# not cut to length garbage!



## ColdNH (Oct 5, 2010)

Got one of those scores that is hard to complain about. 

Long story short, Some rich guy bought a hosue 3 years ago, and in his "carriage house" was a solid 2/3+ of a cord of split red oak, white oak and birch that sat there for 3+ years (it was there when he moved in) Well he finally  got around to having his "help" post it on craigslist as a truckload of hard wood for 20$. me thinks great, even if its just a truck load its worth checking out. I drive down there and low and behold its at least 2 FULL/Overloaded truck loads of very well seasoned hard woods all for a whopping 20$ 

Got one load tonight, going back for another load tommarow on my lunch break. Im tempted to throw the "help" another 20$

So as the title says, the only downside is 80% of the splits are cut in 20-24" lengths.  So now I ponder "Do i cut these in half or do i cut them to 16-18" lengths and end up with pancakes?"


----------



## SolarAndWood (Oct 6, 2010)

That is all I get.  The little I cut gets cut to my ideal length and the shorties get tossed in a pile to be burned before the snow starts to pile up.

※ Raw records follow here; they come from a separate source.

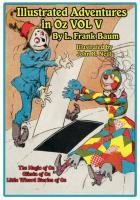 The Illustrated Adventures in Oz Vol V: The Magic of Oz, Glinda of Oz, the Little Wizard Stories of Oz
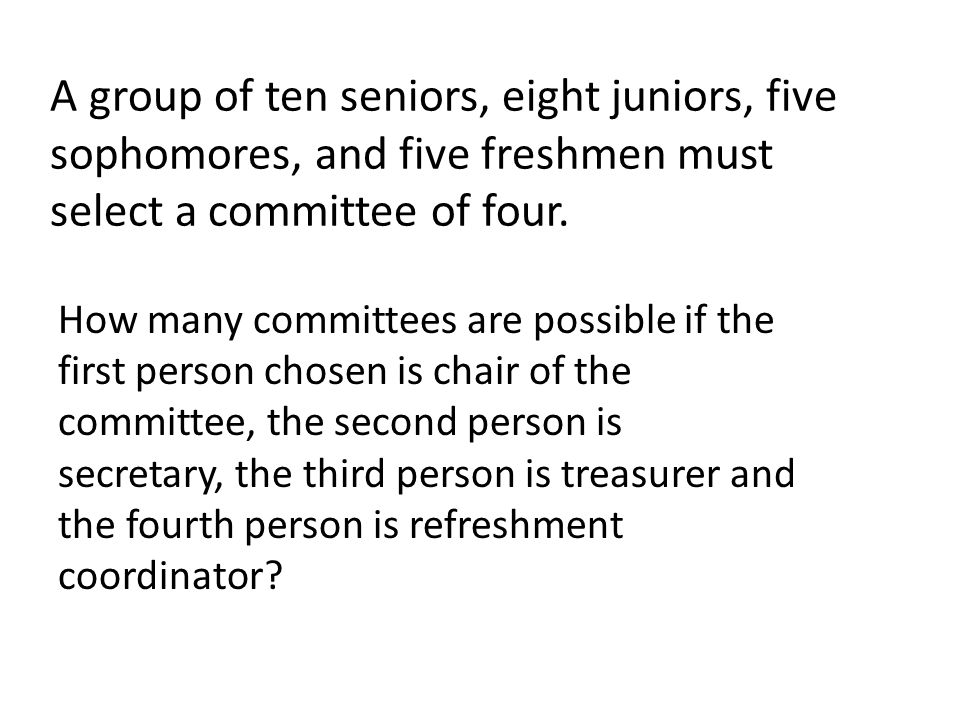 A group of ten seniors, eight juniors, five sophomores, and five freshmen must select a committee of four.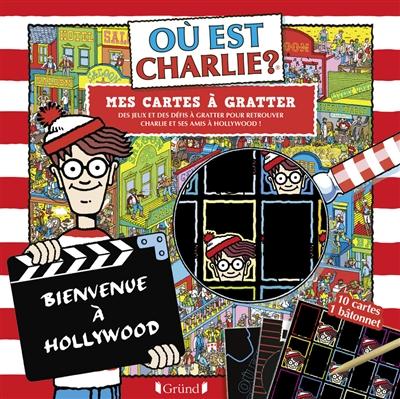 Où est Charlie ? : mes cartes à gratter : des jeux et des défis à gratter pour retrouver Charlie et ses amis à Hollywood !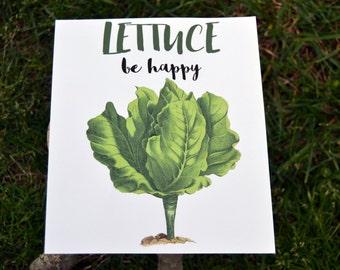 Lettuce Be Happy - Lettuce Print - Vegetable Print - Salad Pun - Kitchen Print - Vegetable Print - Kitchen Art Print - Vegetarian Print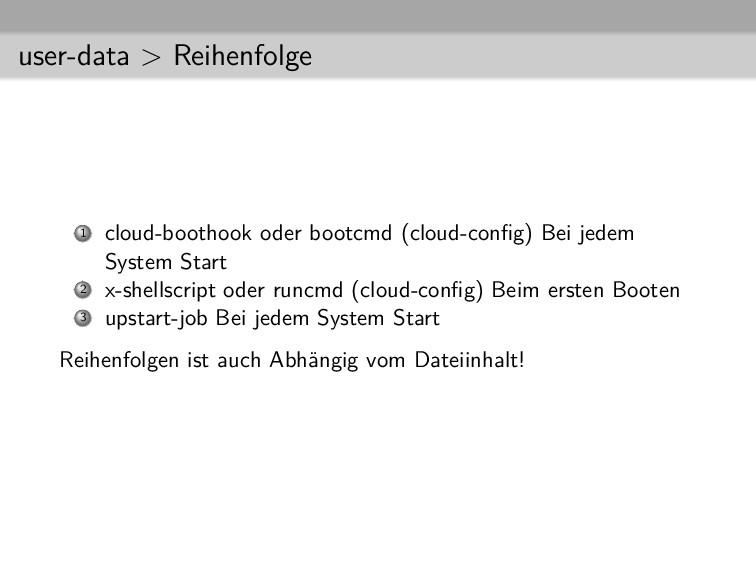user-data > Reihenfolge 1 cloud-boothook oder b...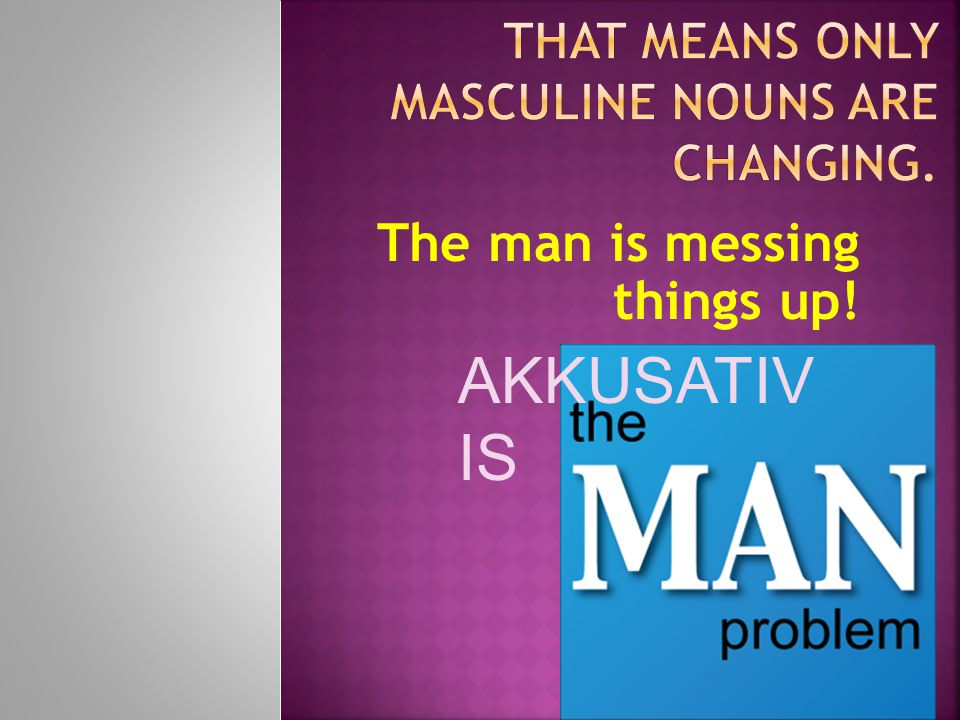 The man is messing things up! AKKUSATIV IS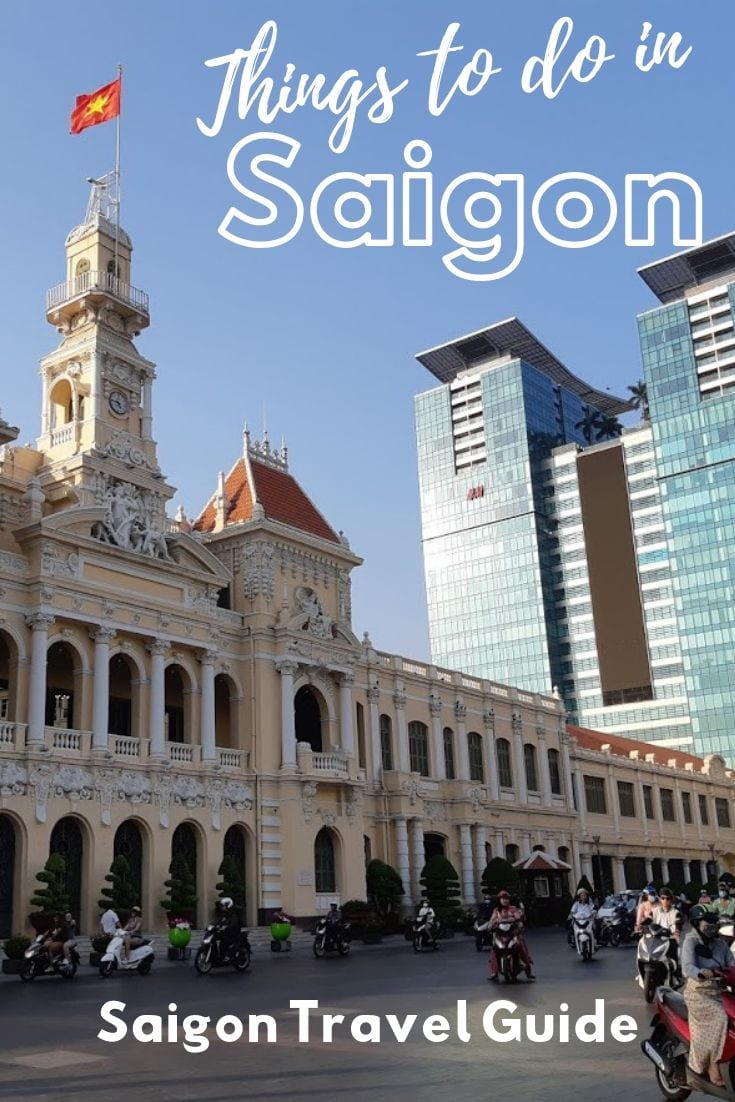 The ultimate travel guide to the best things to do in Saigon Vietnam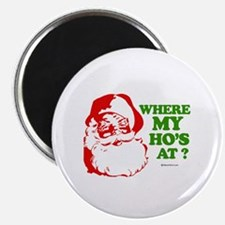 "Where my ho's at? - 2.25"" Magnet (100 pack)"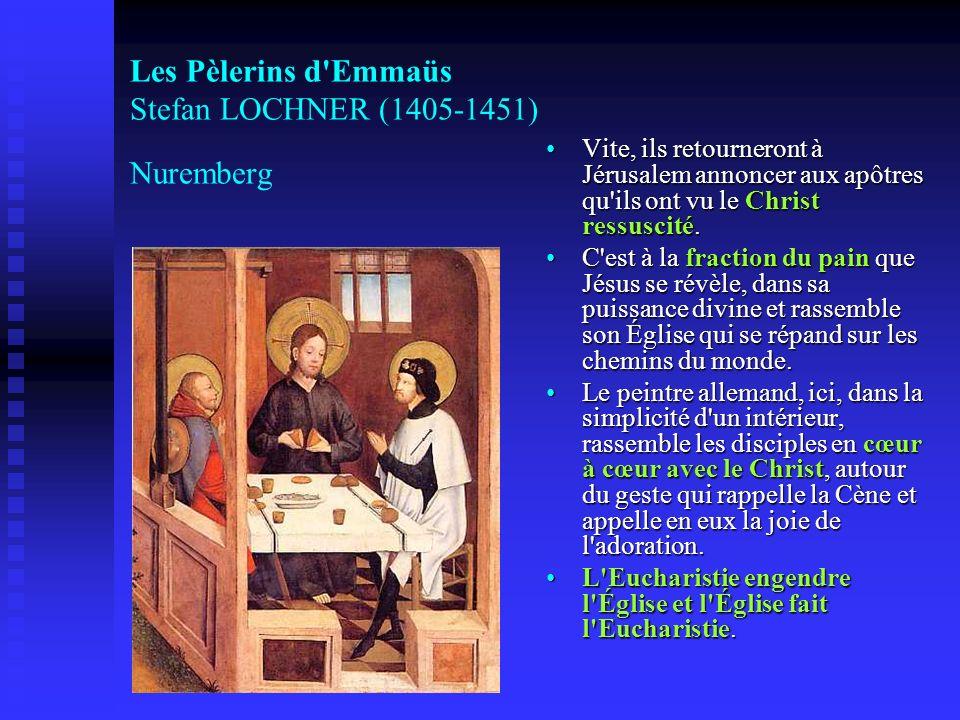 Les Pèlerins d Emmaüs Stefan LOCHNER (1405-1451) Nuremberg
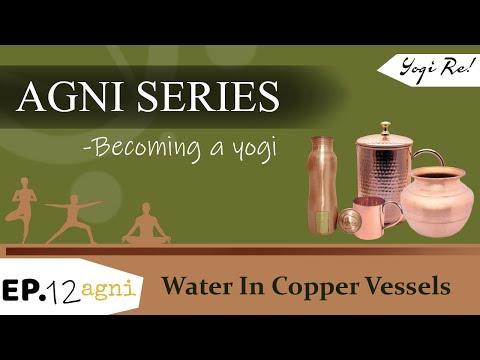 Agni Series: Water in Copper Vessels | Ep 12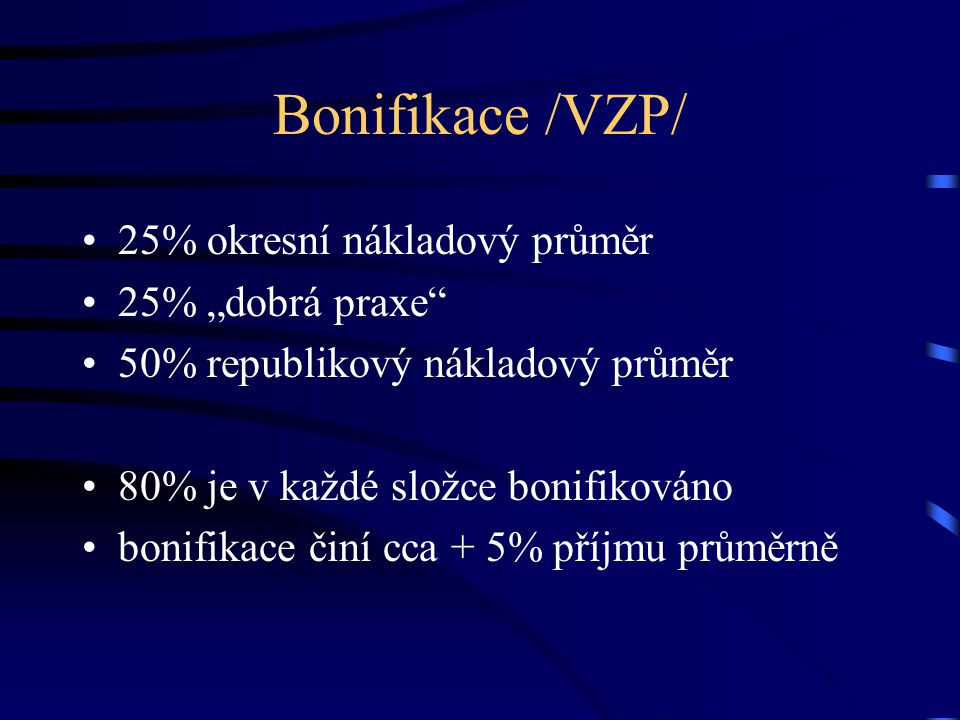 """Bonifikace /VZP/ 25% okresní nákladový průměr 25% """"dobrá praxe 50% republikový nákladový průměr 80% je v každé složce bonifikováno bonifikace činí cca + 5% příjmu průměrně"""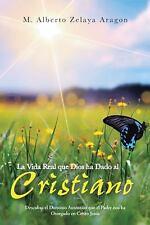 La Vida Real Que Dios Ha Dado Al Cristiano : Descubra el Dominio Auténtico...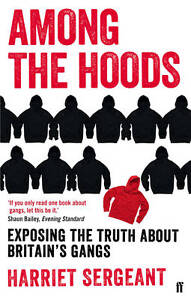 Among the Hoods (British Gangs) by Harriet Sergeant New Paperback Book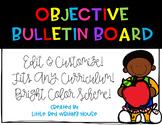 Objective Bulletin Board {Fully Editable}
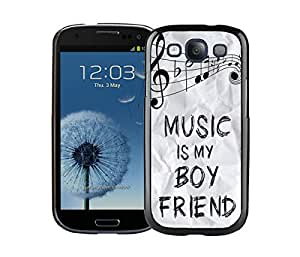 Gaodashang Unique Music Is My Boyfriend Samsung Galaxy S3 i9300 Case Black Cover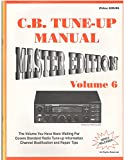 img - for C.B. Tune-up Manual Master Edition Volume 6 book / textbook / text book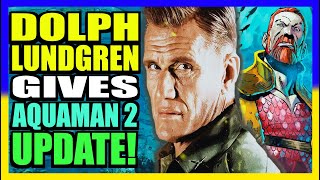 Dolph Lundgren Gives an Update on Aquaman 2 Filming!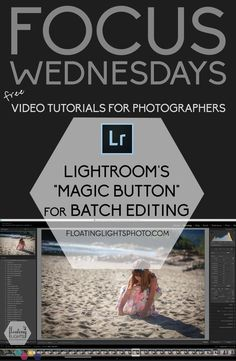 "Lightroom's ""Magic Button"" for Batch Editing | Focus Wednesdays Video Tutorials…"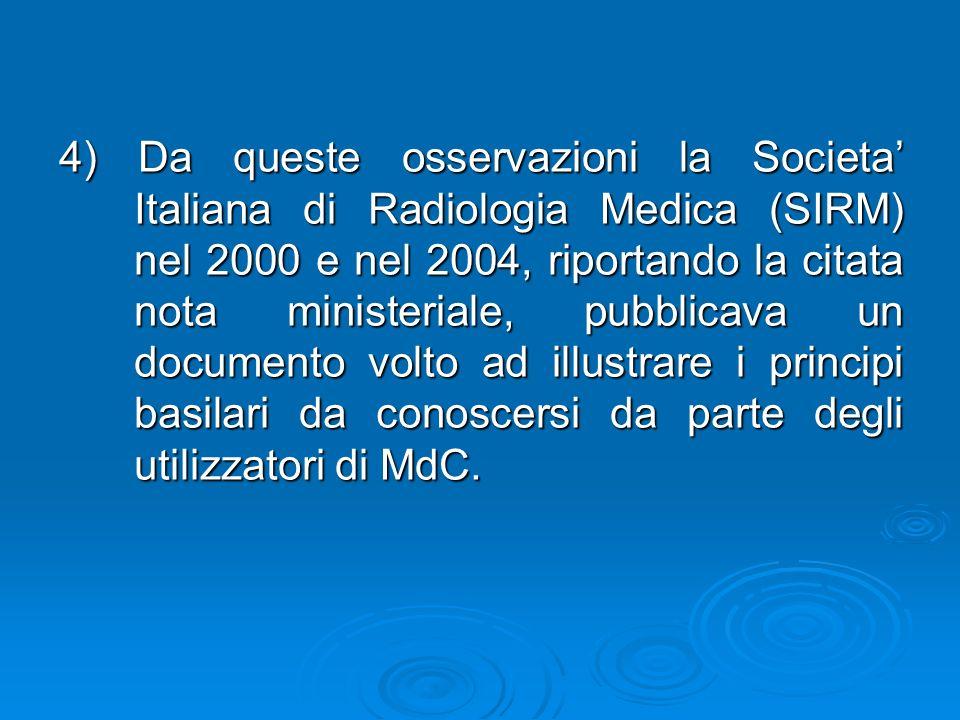 4) Da queste osservazioni la Societa' Italiana di Radiologia Medica (SIRM) nel 2000 e nel 2004, riportando la citata nota ministeriale, pubblicava un documento volto ad illustrare i principi basilari da conoscersi da parte degli utilizzatori di MdC.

BTW, nice load for 20 bucks.


----------



## Occo370 (Oct 6, 2010)

I'm not too much of a stickler.   I'd cut in half


----------



## burntime (Oct 6, 2010)

Both, then you can have those pieces to really stuff the stove...


----------



## Pine Knot (Oct 6, 2010)

In half, at about 45 degree angle. They will stack a little better.


----------



## wood spliter (Oct 6, 2010)

I get allot like that. I just cut them in half.. Most of the ones I get are 20". I think I'll give what Pine Knot said a shot with the angle.


----------



## Wood Duck (Oct 6, 2010)

I think I'd cut them in half. It would be easier, and I wouldn't mind the pieces being a little small.


----------



## Chargerman (Oct 6, 2010)

I would burn them just like that in my stove.


----------



## Monkey Wrench (Oct 6, 2010)

Congrats on the Score!! :coolsmile:

Before my new insert I cut 4+ cords at 22"-24".   So I just set up my my table saw at 16" and cut. The drops are what I burn during shoulder season.


----------



## Backwoods Savage (Oct 6, 2010)

Great find. Cut them however you will be comfortable handling and burning.


----------



## thewoodlands (Oct 6, 2010)

ColdNH I would cut it 16-18 and save the short pieces for burning after starting a fire, this will also make it easier for stacking.


zap


----------



## 'bert (Oct 6, 2010)

If you cut them in half would they work well to burn North / South in your stove?


----------



## firefighterjake (Oct 6, 2010)

Nice score . . . for the record I would cut to the 16 inch length and use the chunks for the shoulder season.


----------



## ColdNH (Oct 6, 2010)

all good points, i may just cut them to length and use the scraps for starter wood/filler wood as i tend not to burn completely 24/7 so I tend to restart every once in a while and I dont have much kindling set aside currently

Whats the best method for cutting this to length with a chainsaw?


----------



## SolarAndWood (Oct 6, 2010)

Not sure its the best, but I screwed a 2x8 down the middle of a pallet so the splits hang off the edges.  Then line them up and cut in batches while standing on them.  The other method often mentioned is building a frame, strapping them and then batch cutting.


----------



## PapaDave (Oct 6, 2010)

That's not garbage. That right there is a nice score! Do what you like with it, and tell us of the outcome.
You could use the small cutoffs on a nice bed of coals to warm the house in the morning. 
So many choices.


----------



## billb3 (Oct 6, 2010)

ColdNH said:
			
		

> all good points, i may just cut them to length and use the scraps for starter wood/filler wood as i tend not to burn completely 24/7 so I tend to restart every once in a while and I dont have much kindling set aside currently
> 
> Whats the best method for cutting this to length with a chainsaw?



trim just one end


----------



## homebrewz (Oct 6, 2010)

First, I think it would a good thing to give his assistant a tip for the great score. 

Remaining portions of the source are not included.